Samstag, 5. September 2020

Andere Zeiten und andere Regionen

Es gibt in der Archäologie auch andere Zeiten als die Eisenzeit. Ich habe vor allem Steinzeit studiert, von ganz früher Menschwerdung bis Beginn des Neolithikums, also der Bauern-Steinzeit. Jäger und Sammlerinnen, Jägerinnen und Sammler rauf und runter. Meine erste Exkursion im Studium ging nach Nordhessen, so dass ich jede Menge Fundorte wiedererkenne. Doch wir haben ja diesmal eine andere Fragestellung und fahren an fast allen vorbei. An fast allen. Ein bisschen kultisches Neolithikum gucken wir uns doch an.

Einzig für mich bereits bekannter Fundort ist die Steinkiste von Züschen mit ihrem Seelenloch und innenliegenden Steinritzungen. Ob wirklich vor über 6000 Jahren schon mit Ochsengespann gepflügt wurde, wie eine der Steinritungen andeutet? Keine Ahnung.

Der vermutlich neolithische Menhir in Langenstein beeindruckt mich in seinem Ensemble mit der Gerichtslinde und dem evangelischen Kirchlein (mit einem ziemlich ungewöhnlichen Kreuzgewölbe).


Häkelkante der Altardecke in Langenhain. Feinste Frauen-Handarbeit. 


Natürlich der Wartberg, namengebend für die ebenfalls neolithische Wartberg-Kultur. Wir haben etwas Schwierigkeiten den richtigen Berg zu identifizieren. Durch einen Windbruch vor Jahren sieht er nicht mehr so gleichmäßig aus wie auf den alten Abbildungen.

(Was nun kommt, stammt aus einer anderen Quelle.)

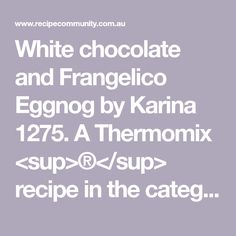White chocolate and Frangelico Eggnog by Karina 1275. A Thermomix <sup>®</sup> recipe in the category Drinks on www.recipecommunity.com.au, the Thermomix <sup>®</sup> Community. Recipe R, Egg Whisk, 4 Ingredients, White Chocolate, Alcohol, Community, Drinks, Cooking, Thermomix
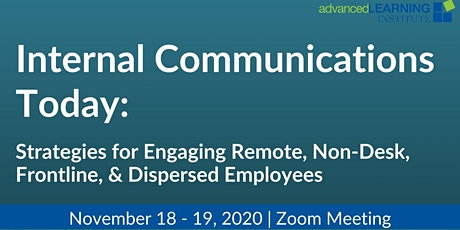 Internal Comms Today: Strategies for Engaging Remote, Non-Desk..Employees tickets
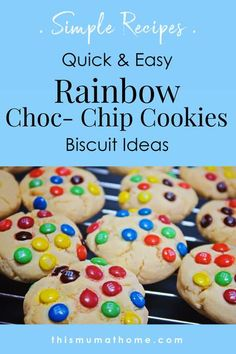 Quick & Easy Rainbow Choc Chip Cookies Simple Recipes - this mum at home meal planning #chocchipcookies #rainbowparty #mealplanning #mealprep #unicornparty #recipe #food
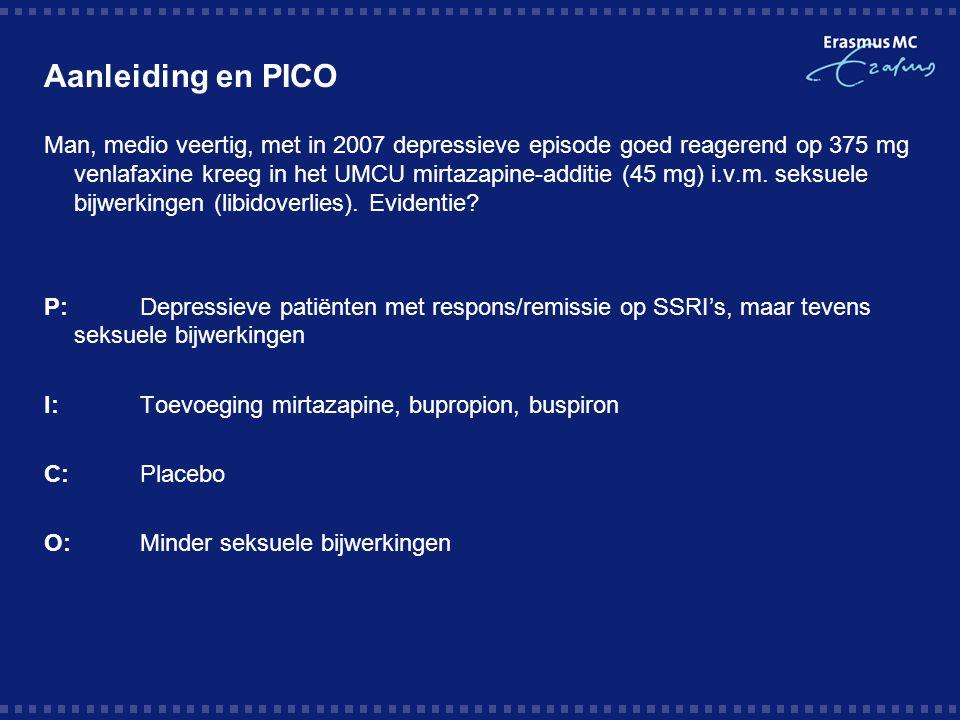 Aanleiding en PICO Man, medio veertig, met in 2007 depressieve episode goed reagerend op 375 mg venlafaxine kreeg in het UMCU mirtazapine-additie (45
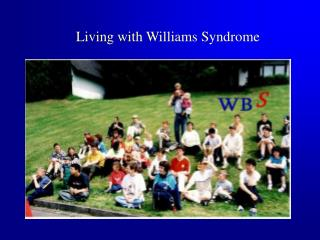 Living with Williams Syndrome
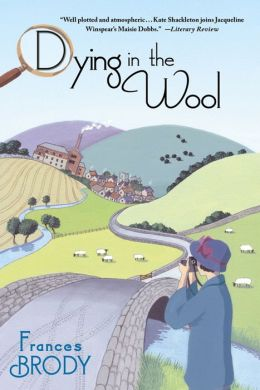 Dying in the Wool (Kate Shackleton Series #1)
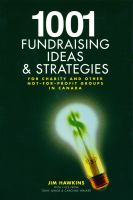1001 Fundraising Ideas & Strategies for Charity and Other Not-for-profit Groups in Canada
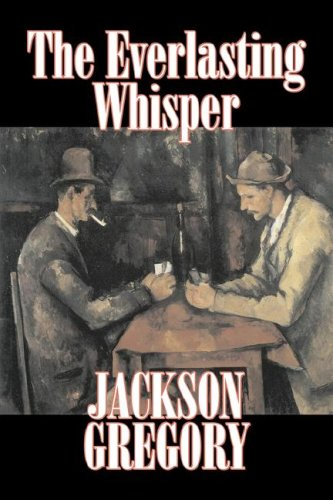 9781603127233: The Everlasting Whisper by Jackson Gregory, Fiction, Westerns, Historical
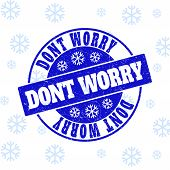 Dont Worry Round Stamp Seal On Winter Background With Snowflakes. Blue Vector Rubber Imprint With Do poster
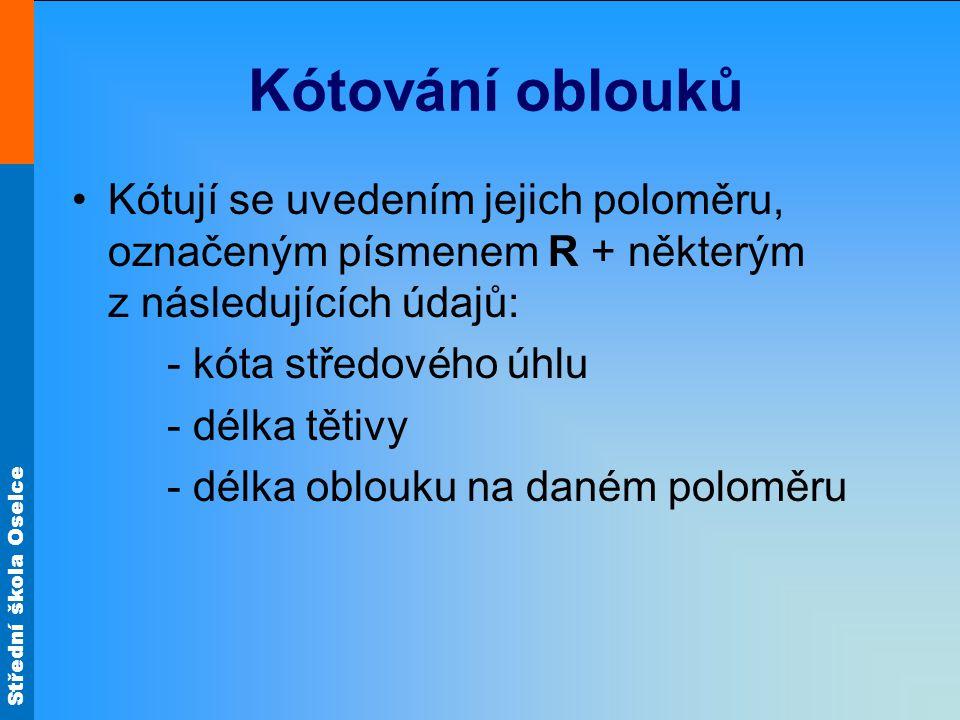 Střední škola Oselce Kótování oblouků Kótují se uvedením jejich poloměru, označeným písmenem R + některým z následujících údajů: - kóta středového úhl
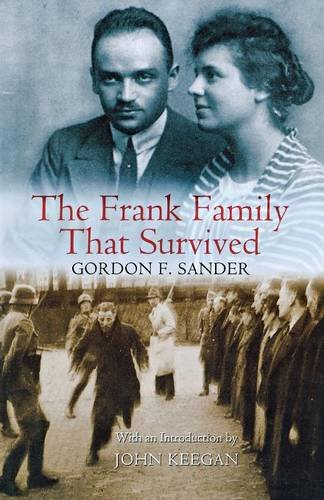 The Frank Family That Survived: Sander, Gordon F.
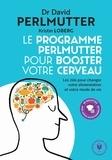 Protégez votre cerveau - Alimentation - sommeil - hygiène de vie : Le programme qui va booster votre cerveau.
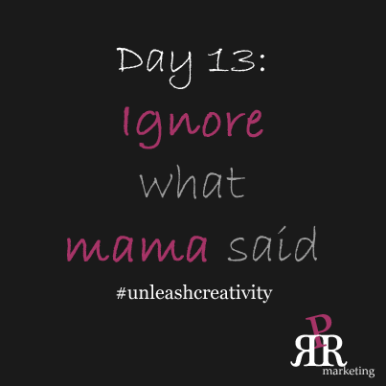 """""""A lady wouldn't [fill in blank]."""" Mama had a whole bunch of rules. Ok. Break 'em Sometimes we get so stuck on what mama or daddy would think, we fail to try things."""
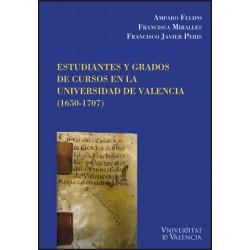 Estudiantes y grados de cursos en la Universidad de Valencia (1650-1707)
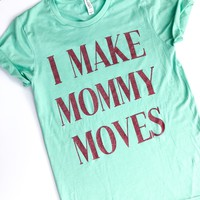 Mommy Moves Tee - Mint w/ Pink Glitter Print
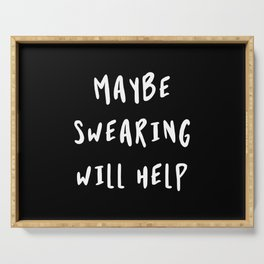 Maybe Swearing Will Help Serving Tray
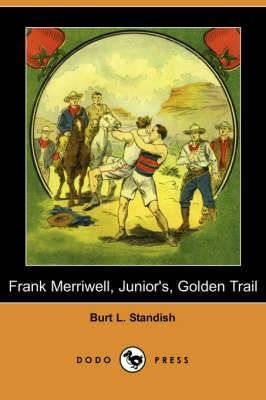 Frank Merriwell, Junior's, Golden Trail (Dodo Press)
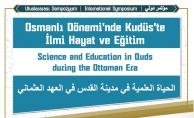 Osmanlı Dönemi'nde Kudüs, uluslararası sempozyumda konuşulacak
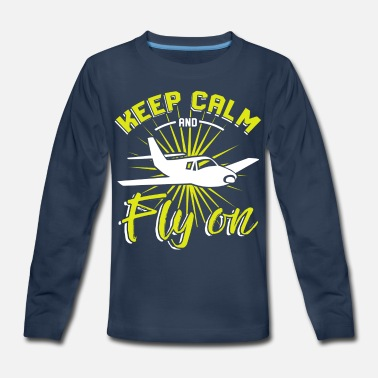 Airplane keep calm and fly on pilot - Kids' Premium Longsleeve Shirt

Und immer wieder Kriegerdenkmäler für die toten jungen Männer der zugehörigen Dörfer. 1. und 2. Weltkrieg jeweils auf eigener Tafel. Oft sind die Namenreihen ungefähr gleich lang, mit Namen, die auch eine heutige Abiturklasse sein könnte. Totendenkmäler des Blutzolls zweier Kriege. Manchmal hängt auch noch eine Tafel des deutsch-französischen Kriegs von 1870/71 daneben. Jedes Mal denke ich: Nie wieder Krieg!

Die Freund*innen, die wir treffen, arbeiten an Forschungseinrichtungen der Archäologie. Wir bekommen wunderbare Geschichten aus dem Mittelmeerraum erzählt. Globalisierung ist keine moderne Erfindung. Menschen haben schon immer über den Tellerrand geschaut, und die schönen und die praktischen Dinge übernommen. Und so recherchiere ich im (schlechten) W-LAN der Ferienwohnung zu Selinunt und Tall ziraa. Auch Cäsar wird von mir in der Übersetzung von Gösswein über die Druiden (6,13) befragt, und wie war das mit Homer und der Datierung der Ilias?

Doch Hessen ist auch Gebrüder-Grimm-Land. In Amönau besuchen wir das Rapunzel-Haus. In den Illustrationen von Ludwig Richter ist dieses Gebäude die Vorlage gewesen.


Auf jeden Fall bin ich so intensiv in der Vergangenheit, dass ich jeden Tag, an jedem neuen Fundort wieder, völlig überrascht (und manches Mal geschockt) vom umgebenden 21. Jahrhundert bin.